R for Data Science Two Categorical Variables

From R for Data Science

Two Categorical Variables

1-How could you rescale the count dataset above to more clearly show the distribution of cut within color, or color within cut?

Show color as a percentage of cut, and color as a percentage of cut.

diamonds_prop_cut_color <- diamonds |>
  group_by(color, cut) |>
  summarize(count = n()) |>
  mutate(prop = count/sum(count))
  
diamonds_prop_color_cut <- diamonds |>
  group_by(cut, color) |>
  summarize(count = n()) |>
  mutate(prop = count/sum(count))
  
ggplot(diamonds_prop_cut_color, aes(x = cut, y = color)) +
  geom_tile(aes(fill = prop))
  
ggsave("r-10-5-2-1-q1_1.png")
  
ggplot(diamonds_prop_color_cut, aes(x = color, y = cut)) +
  geom_tile(aes(fill = prop))  

ggsave("r-10-5-2-1-q1_2.png")  

2-What different data insights do you get with a segmented bar chart if color is mapped to the x aesthetic and cut is mapped to the fill aesthetic? Calculate the counts that fall into each of the segments.

ggplot(diamonds, aes(x = color, fill = cut)) +
geom_bar()

ggsave("r-10-5-2-1-q2.png")

diamonds |>
 count(color, cut)

This bar chart shows that the color G has the most diamonds; the largest amount of diamonds are considered ideal, premium, and very good, while the least amount of diamonds are considered fair and good. The counts within each segment show the total diamonds that are the cut within in each color then

3-Use geom_tile() together with dplyr to explore how average flight departure delays vary by destination and month of year. What makes the plot difficult to read?
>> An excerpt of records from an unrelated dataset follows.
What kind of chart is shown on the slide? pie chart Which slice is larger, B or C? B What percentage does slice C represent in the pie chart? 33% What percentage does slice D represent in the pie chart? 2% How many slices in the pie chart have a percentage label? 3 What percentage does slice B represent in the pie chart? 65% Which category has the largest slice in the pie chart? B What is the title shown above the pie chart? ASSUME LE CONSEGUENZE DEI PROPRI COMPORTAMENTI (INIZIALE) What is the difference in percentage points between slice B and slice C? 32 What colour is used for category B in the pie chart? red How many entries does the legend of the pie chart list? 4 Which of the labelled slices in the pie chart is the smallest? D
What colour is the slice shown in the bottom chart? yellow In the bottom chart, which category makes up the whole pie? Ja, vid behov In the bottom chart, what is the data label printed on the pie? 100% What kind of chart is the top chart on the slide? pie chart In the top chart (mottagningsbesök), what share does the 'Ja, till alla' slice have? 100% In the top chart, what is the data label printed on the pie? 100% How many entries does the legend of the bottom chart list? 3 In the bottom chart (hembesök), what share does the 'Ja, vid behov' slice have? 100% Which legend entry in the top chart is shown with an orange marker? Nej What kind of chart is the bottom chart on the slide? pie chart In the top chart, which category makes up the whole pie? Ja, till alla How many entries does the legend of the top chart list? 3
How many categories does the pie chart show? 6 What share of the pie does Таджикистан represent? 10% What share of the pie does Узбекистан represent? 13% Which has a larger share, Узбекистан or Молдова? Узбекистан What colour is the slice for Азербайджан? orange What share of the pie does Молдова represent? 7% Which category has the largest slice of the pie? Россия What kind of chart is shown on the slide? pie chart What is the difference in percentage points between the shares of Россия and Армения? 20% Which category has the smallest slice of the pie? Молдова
How could you improve it?

The plot with average departure delay by destination and month is difficult to read because there are too many destination values. The plot could be improved by filtering only to certain ranges of average delays, arranging the plot by average delays, or only selecting destinations with a certain number of flights.

nycflights13::flights |>
 #filter(str_detect(dest, "^A")) |>
  group_by(dest, month) |>
  summarize(avg_delay = mean(dep_delay, na.rm = TRUE), na.rm = TRUE) |>
  ggplot(aes(x = dest, y = factor(month))) +
  geom_tile(aes(fill = avg_delay))

ggsave("r-10-5-2-1-q3_1_rev.png")